The old man--as a rule, haughty and unbending--seemed as obedient as a child, and taking a chair, sat attentively watching the younger's thoughtful face, as he rested his forehead upon his hand.

"He went out a week yesterday?" said Harry, after a few moments.

"Yes; this day makes the eighth."

"Do you know what money he had?"

"Nothing for certain; but I sent him a cheque for fifty pounds in excess of his allowance, and at his wish, only two days before. See here!"

Sir Richard opened his tablets and showed Harry the memorandum.

"And look here," continued the anxious father; "he had taken this off-- roughly too," and the speaker drew from his pocket the large old-fas.h.i.+oned signet-ring which the young man always wore, and which Harry well knew, from its tightness, to have been never off the young man's finger.

Harry took the ring, and turned it over in his hand to find that it had been cut through in the thinnest part, evidently by the nippers of a bullet-mould, such as he knew to be in a pistol-case in the bedroom--a fact that he proved by opening the case, expecting that a pistol had been taken out; but though the nippers corresponded exactly with the cut, the pistol was in its place.

"He does not seem to have had any jewellery with him," continued Sir Richard, "unless they are fresh purchases which I have not seen him wear. Watch, chains, solitaires, studs, rings, are all there, but no money."

"Ring for the landlord," said Harry abruptly; and, soon after, Mr Stiff entered the room, to stand mildly rubbing his hands, and smoothing a few greasy strands over the bald place on his head.

"Mr Stiff!"

"Sir to you," said the landlord, arranging his head in his all-round collar, where it looked like a ball in a cup.

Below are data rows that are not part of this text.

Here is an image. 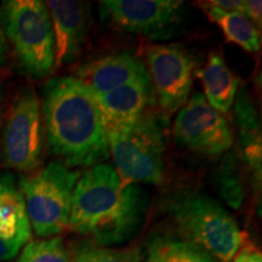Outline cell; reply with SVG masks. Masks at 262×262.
I'll list each match as a JSON object with an SVG mask.
<instances>
[{
    "label": "cell",
    "mask_w": 262,
    "mask_h": 262,
    "mask_svg": "<svg viewBox=\"0 0 262 262\" xmlns=\"http://www.w3.org/2000/svg\"><path fill=\"white\" fill-rule=\"evenodd\" d=\"M146 209L139 186L123 182L112 164H97L75 185L68 227L102 247L123 244L142 227Z\"/></svg>",
    "instance_id": "6da1fadb"
},
{
    "label": "cell",
    "mask_w": 262,
    "mask_h": 262,
    "mask_svg": "<svg viewBox=\"0 0 262 262\" xmlns=\"http://www.w3.org/2000/svg\"><path fill=\"white\" fill-rule=\"evenodd\" d=\"M42 93L49 147L63 160V165L93 168L110 158L106 130L96 102L78 78H54Z\"/></svg>",
    "instance_id": "7a4b0ae2"
},
{
    "label": "cell",
    "mask_w": 262,
    "mask_h": 262,
    "mask_svg": "<svg viewBox=\"0 0 262 262\" xmlns=\"http://www.w3.org/2000/svg\"><path fill=\"white\" fill-rule=\"evenodd\" d=\"M166 210L183 241L202 248L220 262H231L243 244V234L229 212L199 192L169 196Z\"/></svg>",
    "instance_id": "3957f363"
},
{
    "label": "cell",
    "mask_w": 262,
    "mask_h": 262,
    "mask_svg": "<svg viewBox=\"0 0 262 262\" xmlns=\"http://www.w3.org/2000/svg\"><path fill=\"white\" fill-rule=\"evenodd\" d=\"M0 28L29 74L42 78L55 66V37L47 3L8 0L0 6Z\"/></svg>",
    "instance_id": "277c9868"
},
{
    "label": "cell",
    "mask_w": 262,
    "mask_h": 262,
    "mask_svg": "<svg viewBox=\"0 0 262 262\" xmlns=\"http://www.w3.org/2000/svg\"><path fill=\"white\" fill-rule=\"evenodd\" d=\"M80 173L60 162L19 179L31 227L40 238H51L68 227L72 196Z\"/></svg>",
    "instance_id": "5b68a950"
},
{
    "label": "cell",
    "mask_w": 262,
    "mask_h": 262,
    "mask_svg": "<svg viewBox=\"0 0 262 262\" xmlns=\"http://www.w3.org/2000/svg\"><path fill=\"white\" fill-rule=\"evenodd\" d=\"M114 169L129 185L162 183L165 175V137L162 119L145 113L122 135L107 136Z\"/></svg>",
    "instance_id": "8992f818"
},
{
    "label": "cell",
    "mask_w": 262,
    "mask_h": 262,
    "mask_svg": "<svg viewBox=\"0 0 262 262\" xmlns=\"http://www.w3.org/2000/svg\"><path fill=\"white\" fill-rule=\"evenodd\" d=\"M100 15L113 27L152 40H169L185 24L183 3L178 0H104Z\"/></svg>",
    "instance_id": "52a82bcc"
},
{
    "label": "cell",
    "mask_w": 262,
    "mask_h": 262,
    "mask_svg": "<svg viewBox=\"0 0 262 262\" xmlns=\"http://www.w3.org/2000/svg\"><path fill=\"white\" fill-rule=\"evenodd\" d=\"M4 157L10 168L31 171L40 164L42 133L40 102L32 89L18 95L4 131Z\"/></svg>",
    "instance_id": "ba28073f"
},
{
    "label": "cell",
    "mask_w": 262,
    "mask_h": 262,
    "mask_svg": "<svg viewBox=\"0 0 262 262\" xmlns=\"http://www.w3.org/2000/svg\"><path fill=\"white\" fill-rule=\"evenodd\" d=\"M173 136L180 146L204 156H220L231 149L233 135L227 120L206 102L204 94H194L176 117Z\"/></svg>",
    "instance_id": "9c48e42d"
},
{
    "label": "cell",
    "mask_w": 262,
    "mask_h": 262,
    "mask_svg": "<svg viewBox=\"0 0 262 262\" xmlns=\"http://www.w3.org/2000/svg\"><path fill=\"white\" fill-rule=\"evenodd\" d=\"M146 57L153 94L160 108L168 113L181 110L192 88L195 63L191 55L180 45L160 44L147 49Z\"/></svg>",
    "instance_id": "30bf717a"
},
{
    "label": "cell",
    "mask_w": 262,
    "mask_h": 262,
    "mask_svg": "<svg viewBox=\"0 0 262 262\" xmlns=\"http://www.w3.org/2000/svg\"><path fill=\"white\" fill-rule=\"evenodd\" d=\"M107 136L122 135L134 126L155 101L148 71L110 93L94 97Z\"/></svg>",
    "instance_id": "8fae6325"
},
{
    "label": "cell",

"Have you any reason to believe that Mr Redgrave had lately been in the habit of visiting either of the low districts--Decadia, for instance?"

Harry winced as he uttered these last words, but his brow was knit, and there was an air of determination in his face that told of a set purpose.

"Well, sir, I don't see as I can say. You know what a gent he was for birds and things of that sort."

"Yes, yes, exactly," said Harry, eagerly; "and who brought them?"

"Well, you see, sir, sometimes one, and sometimes another; often it would be a little devil's imp in breeches and charity-cap, as said his name was Ikey Bod; ketched him, I did, sliding down the French-polished bannisters more than once when I'd gone up with things to the drawing-room. Very often too it was that little lame man as come about the dog being lost. But there's been nothing of that sort, sir, since my good lady, sir, Mrs Stiff, made a few words about Mr Redgrave having so much live-stock--tarriers, and ferrets and such--in the house."